New study finds conclusive evidence that head trauma leads to CTE
Published Date: 7/28/2022
Source: axios.com

For the first time, conclusive evidence has been found that repeated head trauma leads to chronic traumatic encephalopathy (CTE), an incurable brain disease.

Why it matters: A new study, carried out by nine universities and the Concussion Legacy Foundation, determined athletes in contact sports are 68 times more likely to develop CTE than the general public.


  • The researchers are calling on sports and government bodies to implement prevention and mitigation efforts, especially for children, who are "too young to legally consent to any potential long-term risks."
  • "It is time to include repetitive head impacts and CTE among child protection efforts like exposure to lead, mercury, smoking and sunburns," said co-author Adam Finkel of the University of Michigan.

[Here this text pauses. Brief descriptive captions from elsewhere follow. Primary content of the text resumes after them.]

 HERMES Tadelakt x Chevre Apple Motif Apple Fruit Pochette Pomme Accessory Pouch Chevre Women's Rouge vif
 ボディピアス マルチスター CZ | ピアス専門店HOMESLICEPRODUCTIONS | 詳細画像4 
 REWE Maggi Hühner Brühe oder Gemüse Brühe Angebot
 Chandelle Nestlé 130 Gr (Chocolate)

The backdrop: This report comes amid a flurry of CTE-related news, as the shadow it casts across the sports world continues to grow.

  • The English Football Association (FA), which has banned headers in soccer practice for children under 12 since 2020, announced a trial on Monday to extend that ban to games.
  • Nearly 200 rugby players plan to sue the sport's governing bodies for failing to protect them from permanent brain injury caused by repeated concussions.
  • Two American athletes, Demaryius Thomas (NFL) and Scott Vermillion (MLS), were posthumously diagnosed with CTE in the past month. That remains the only way to diagnose the disease — for now.

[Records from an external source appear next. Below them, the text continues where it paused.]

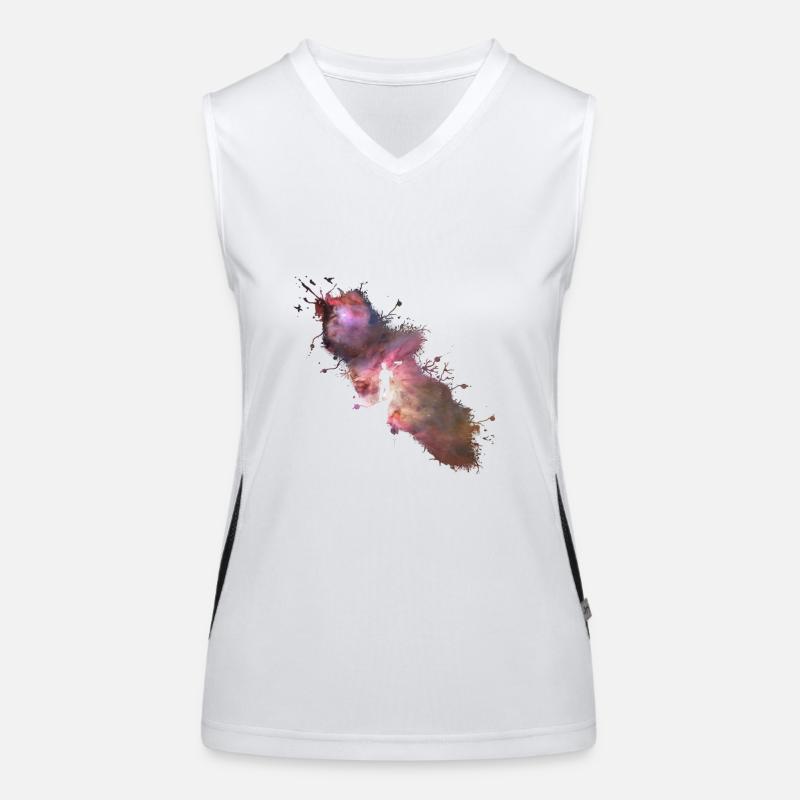 Starry universe painter Supernova Stars 01 Women's Functional Contrast Tank Top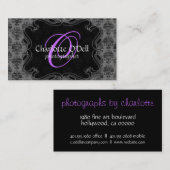 dampdrukmonogram visitekaartje (Voorkant / Achterkant)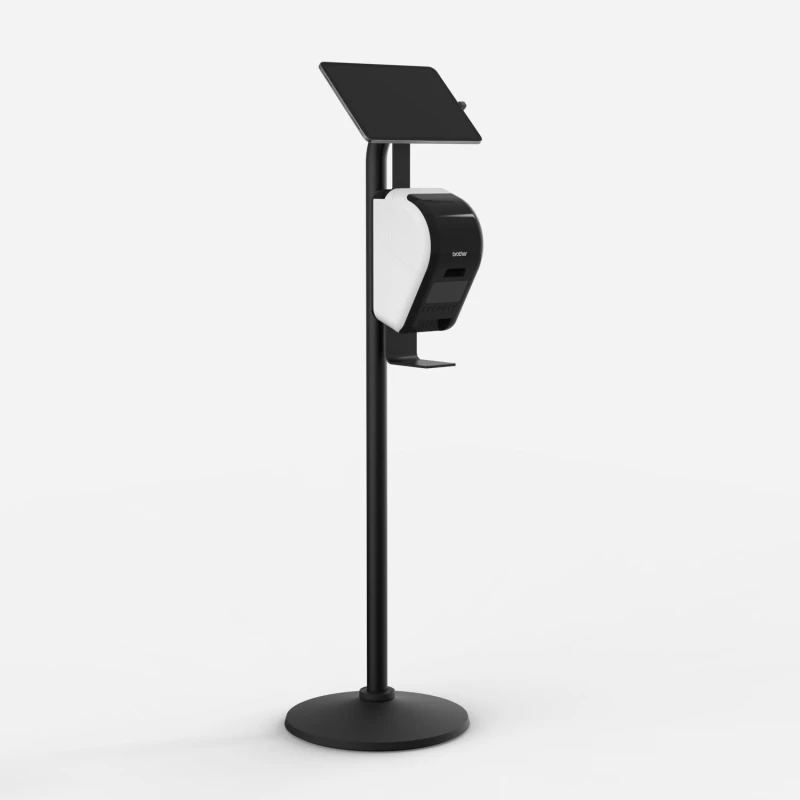 Image of Bouncepad Core Floorstanding + Brother Printer Mount Black Compati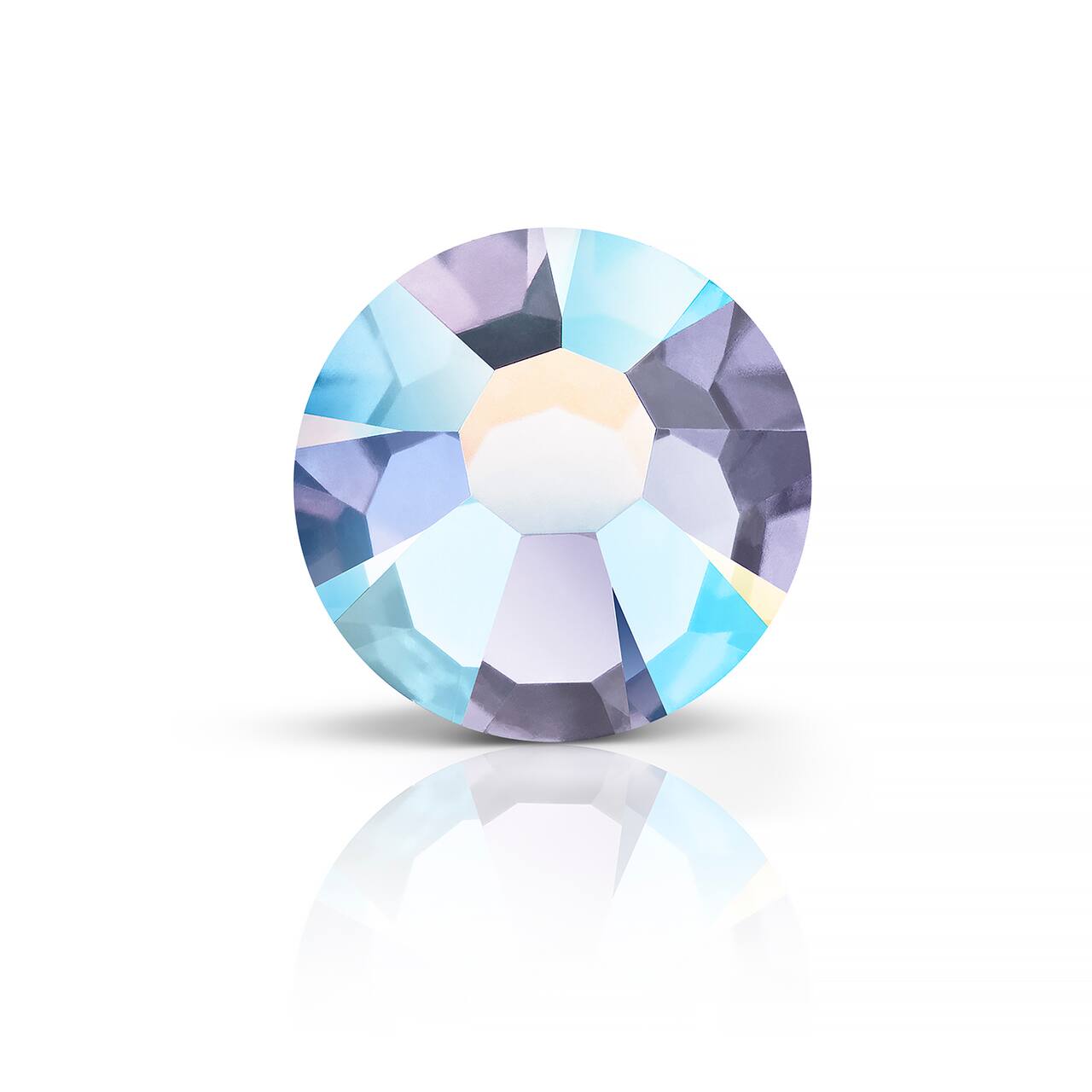 Preciosa MAXIMA SS20 Aurora Borealis Flatback Czech Crystals, 144ct.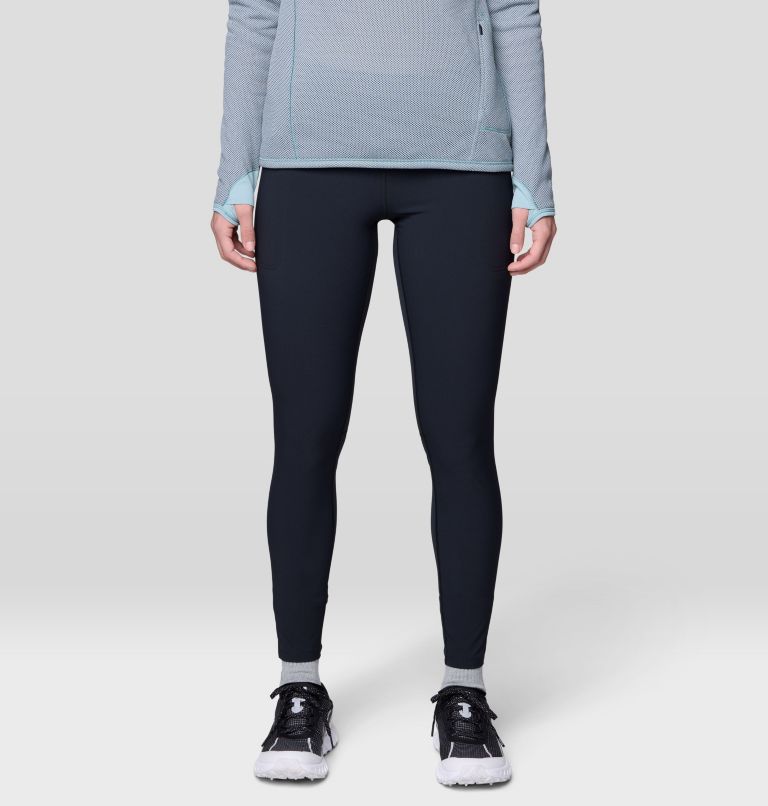 Women's TrailTracker Hybrid Tight, Color: Black, image 1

What we're watching: CTE is most often linked with hard-hitting sports like football and rugby. Now it's soccer — which doesn't have constant collisions but does have headers — that's facing a reckoning.

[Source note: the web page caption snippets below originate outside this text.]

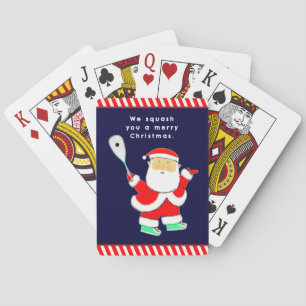 Squash Speler Kerstmis Pokerkaarten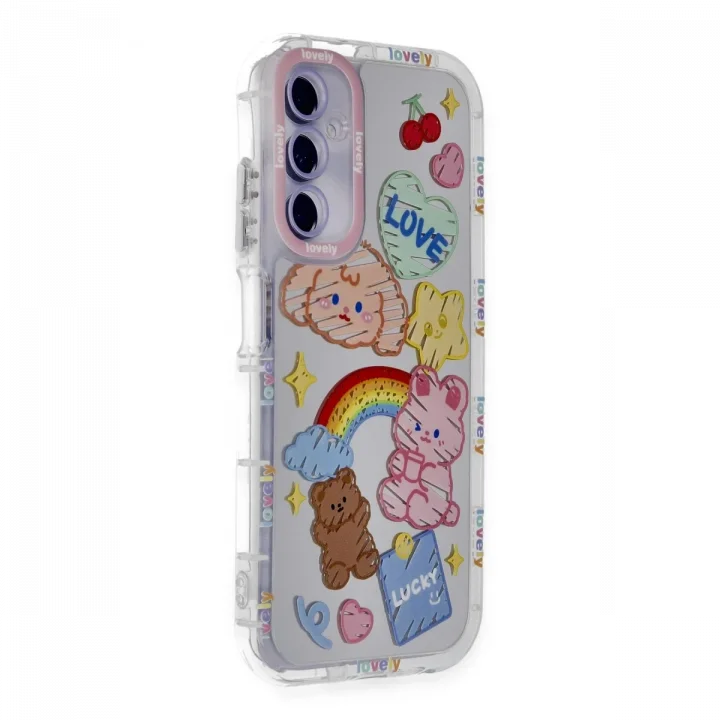 Mey İthalat®  Samsung Galaxy A05S Kılıf Reflexion Desenli Kapak - Desen 4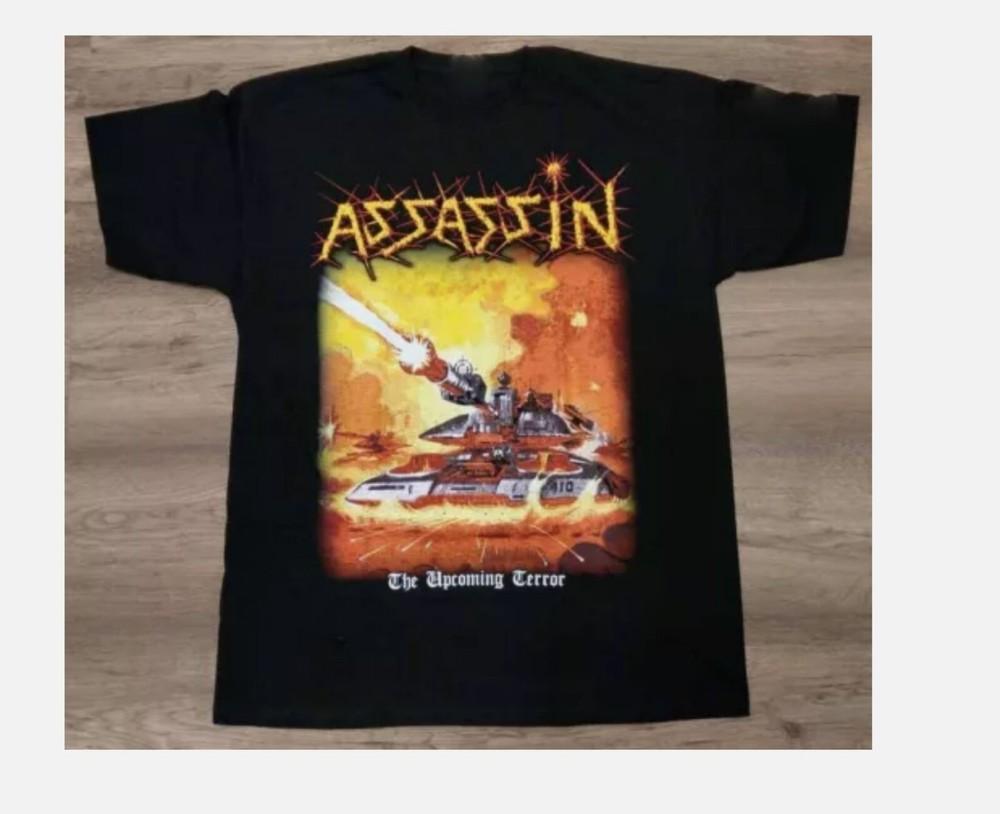 ASSASSIN - Грядущий Ужас Футболка с коротким рукавом Унисекс S-4XL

  • The FA already recommends that pros limit headers, which have been linked to dementia, in training. If they completely ban them for kids, we could see the skill gradually fade from the game.
  • That would, of course, fundamentally alter the world's most popular sport. "The threat [of a header] itself has value," writes NYT's Rory Smith. "Soccer is defined, still, by all the crosses that do not come."